The sort and shuffle phase of MapReduce is abstracted by DList.groupByKey
, it allows us to have a DList[(K, V)]
and obtain a DList[(K, Iterable[V])]
where all the values "with the same" K are grouped together. Grouping is a scala trait, that defines exactly what constitutes "with the same K" means.
The Grouping type class is automatically provided for anything with a scala.math.Ordering
, or that implements Java's java.lang.Comparable
interface. This means all common types (e.g. String, Int etc.) can be grouped out of the box. If you have a more complex type (or complex grouping requirements) you will need to write some code to group by the type. The three options are:
Since the third option is the only one Scoobi specific, and a little more powerful, we'll focus on that.
Let's say we have a user-defined type, case class Point(x: Integer, y: Integer)
and are using it in a DList[(Point, String)]
. Now if want to group all the same points together, so as to end up with a: DList[(Point, Iterable[String])
we will need to write a function that defines what makes two points equal. It would not be enough to merely provide a pure equality function, as that would require every point to be check against every point (quadratic time).

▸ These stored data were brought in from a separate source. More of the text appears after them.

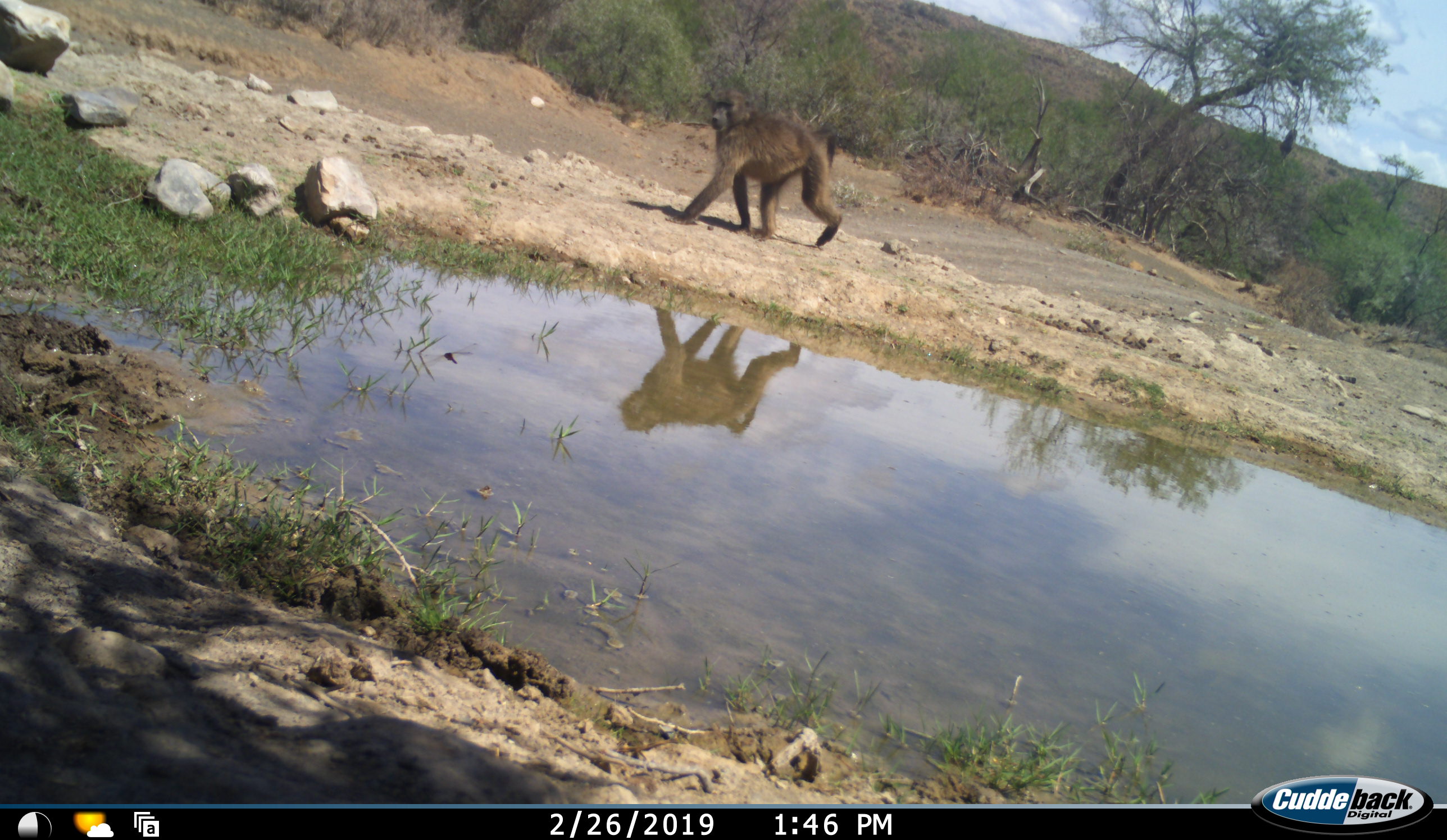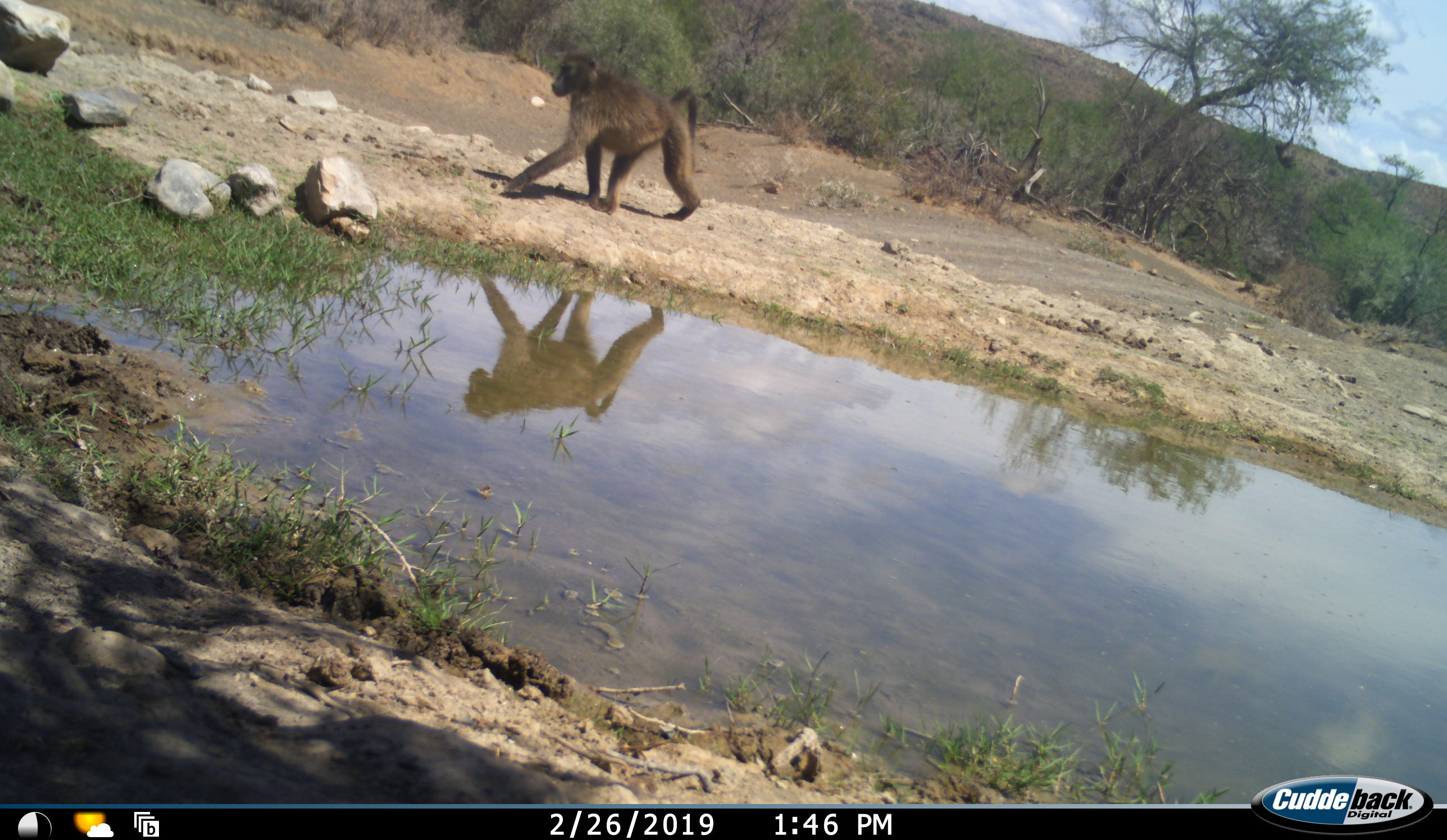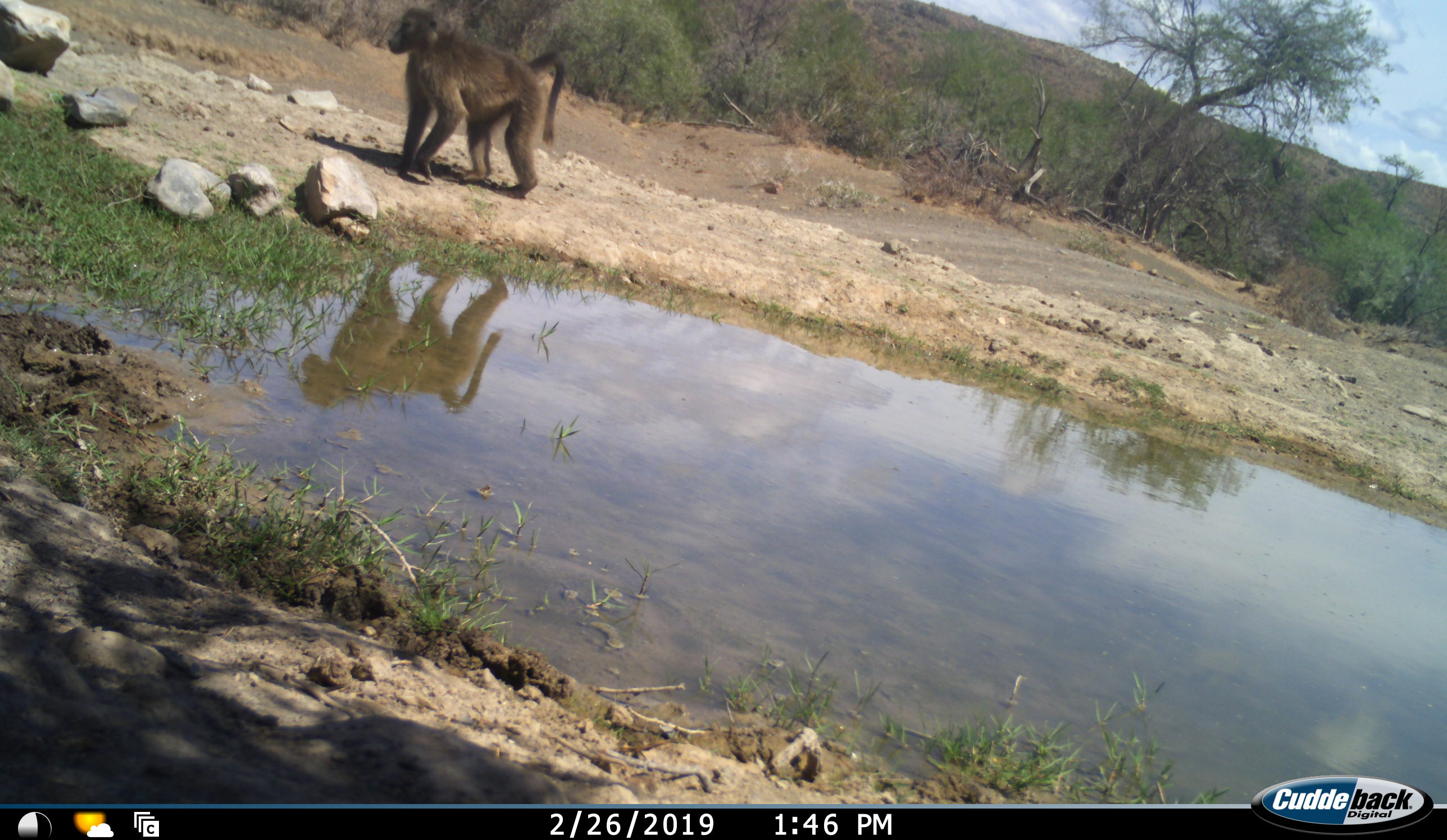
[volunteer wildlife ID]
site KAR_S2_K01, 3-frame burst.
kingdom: Animalia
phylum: Chordata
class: Mammalia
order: Primates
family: Cercopithecidae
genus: Papio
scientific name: Papio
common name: baboon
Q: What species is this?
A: Baboon (Papio).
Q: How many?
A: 2.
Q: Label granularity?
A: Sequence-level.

Instead, we need to provide strict total ordering. That is, provide a function that can reliably create an ordering for Points. It doesn't really matter how this ordering is done, as long as it is. The scheme normally used is to break the type down into all its members, and provide ordering based on it. So in the Point
case, we can order by Point.x
, if they're the same, order by Point.y
and finally, if they're the same -- we can say the two points are the same.
The Grouping[T]
trait has a method called sortCompare
that we will override. It takes two T's, and like Java's Comparable
it returns an Int. A negative number to indicate the first T
is less than the second. Zero if the two T
s are equal. And a positive number if the second T
is after the first T
.
Sample code for our Point
:
implicit val pointGrouping = new Grouping[Point] {
override def sortCompare(first: Point, second: Point) {
val xResult = first.x.compareTo(second.x)
if (xResult != 0)
xResult
else {
val yResult = first.y.compareTo(second.y)
if (yResult != 0) yResult
else 0
}
}
}
Assuming you have read and understood the previous sections, we will move on to some advanced usage of Grouping by example. Let's start some type alias's to make the code more understandable:
type FirstName = String
type LastName = String
And let's start with a DList with some easily understandable data:
val names: DList[(FirstName, LastName)] = DList.apply(
("Michael", "Jackson"),
("Leonardo", "Da Vinci"),
("John", "Kennedy"),
("Mark", "Twain"),
("Bat", "Man"),
("Michael", "Jordan"),
("Mark", "Edison"),
("Michael", "Landon"),
("Leonardo", "De Capro"),
("Michael", "J. Fox"))
Based on the previous sections, you should know that we could simply do names.groupByKey
to obtain a DList[(FirstName, Iterable[String])]. However, there's no ordering associated with the
Iterable[LastName]` this means, if order is required (e.g. we're processing a time series) or outputting the last names in alphabetical order -- we'd have to use a parallelDo to load the entire reducers collection to memory, then sort it there. This is both slow, and going to likely to use too much memory.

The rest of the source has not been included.